Она бесилась еще и потому, что их брак казался счастливым. Роберт прекратил поглядывать на других женщин. «Может, это благодаря возрасту? — задавала себе вопрос королева. — Или эта волчица обладает магической властью?» Она не сомневалась, что волки способны на все. Волки — вероломные звери.

У них родился сын — еще один Роберт Дадли, — и королева не знала, смеяться ей или плакать. Он как-то сказал ей, что ей нужно увековечить свою красоту. Она подумала: «Он увековечил свою, может, я и рада этому, хотя мне хотелось бы, чтобы мальчик не был сыном этой женщины».

У Летиции уже был один сын, и королева привязалась к нему, несмотря на его мать, потому что молодой Роберт Деверо, граф Эссекский, казался самым красивым молодым человеком, которого ей когда-либо приходилось видеть с того момента, когда ее очаровал его отчим.

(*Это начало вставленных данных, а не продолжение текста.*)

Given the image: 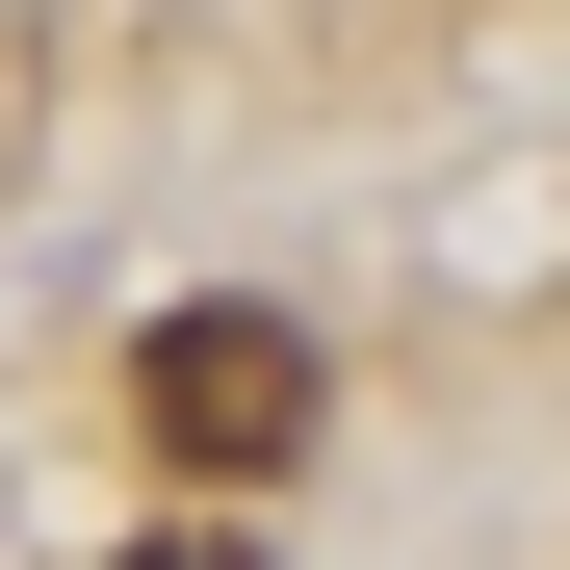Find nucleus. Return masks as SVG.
Wrapping results in <instances>:
<instances>
[{"label":"nucleus","instance_id":"f03ea898","mask_svg":"<svg viewBox=\"0 0 570 570\" xmlns=\"http://www.w3.org/2000/svg\"><path fill=\"white\" fill-rule=\"evenodd\" d=\"M130 570H259V544H130Z\"/></svg>","mask_w":570,"mask_h":570},{"label":"nucleus","instance_id":"f257e3e1","mask_svg":"<svg viewBox=\"0 0 570 570\" xmlns=\"http://www.w3.org/2000/svg\"><path fill=\"white\" fill-rule=\"evenodd\" d=\"M130 415H156L181 493H259V466H312V337L208 285V312H156V337H130Z\"/></svg>","mask_w":570,"mask_h":570}]
</instances>
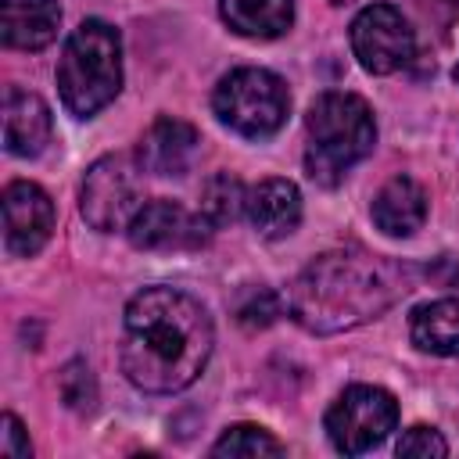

Она часто с грустью взирала на своего Роберта и думала: «Теперь мы становимся старыми — слишком старыми для ревности, слишком старыми для вражды». Она сравнивала его с тем молодым человеком, который прискакал к ней в Хэтфилд на белом коне, чтобы сообщить, что она стала королевой. Бедный Роберт, он слишком располнел, его лицо стало совсем багровым от бурной жизни, его чувственность, которая в молодости являлась признаком мужественности, в старости стала выглядеть проявлением грубости.

А она сама? Она была богиней, ее не пугали стремительно несущиеся года. Вокруг нее находились мужчины, мужчины — ровесники Роберта и мужчины — ровесники молодого Эссекса, которые говорили ей, что она была богиней, которая и без помощи эликсира Корнелиуса Лэноя обрела вечную молодость.

В Нидерландах был разгромлен герцог Анжуйский, но Вильгельм Молчаливый вел там жестокую борьбу за освобождение своего народа. Всеобщее внимание в Англии было приковано к этой стране — исход освободительной войны казался чрезвычайно важным.

А внимание испанцев было приковано к Англии. «Что это за женщина? — такой вопрос задавался на заседаниях испанских кортесов. — Какой страной она правит? Это всего лишь часть острова, а она ведет себя так, как будто правит всем миром. Ее моряки — наглые пираты. Они не дают сокровищам литься в испанские сундуки. Они бесстыдные и опасные, у них нет никакого уважения к его всекатолическому величеству. Они даже оскорбляют саму святую инквизицию».

Были имена, которые на испанских кораблях и в испанских владениях произносились со страхом и ужасом: Дрейк, Хокинс — бесстрашные существа. Как только могут люди быть такими бесстрашными, как они? Как им удается всегда побеждать? Это все потому, что они продались дьяволу. Они не люди, они колдуны.

Яснее ясного, что этим людям и их наглой королеве следует преподать урок. Из Чили и Перу с награбленными в испанских городах Нового Света и на испанских галеонах сокровищами приплыл домой Френсис Дрейк, совершив кругосветное путешествие. И что же сделала королева, когда этот пират явился домой? Может, она его повесила, как он того заслуживал? Может, она отнеслась к нему, как к вору, грабителю и убийце подданных его всекатолического величества?

Нет! Он был красивым мужчиной, поэтому ей нравился, не говоря уже о других причинах. Ей нравились его девонширская картавость, его горящие глаза. Они были одного поля ягоды, потому что он мог подарить галантный комплимент на свой деревенский лад.

Королева сказала Дрейку, что испанцы находятся в страхе, они называют его наглым и испорченным человеком.

— Вы именно такой человек, сэр? — спросила она. — Если это так, я вынуждена отрубить вам голову золотой шпагой.

Вслед за этими словами она приказала принести шпагу и заставила его стать на колени, чтобы она сию же минуту могла покончить с обыкновенным Френсисом Дрейком.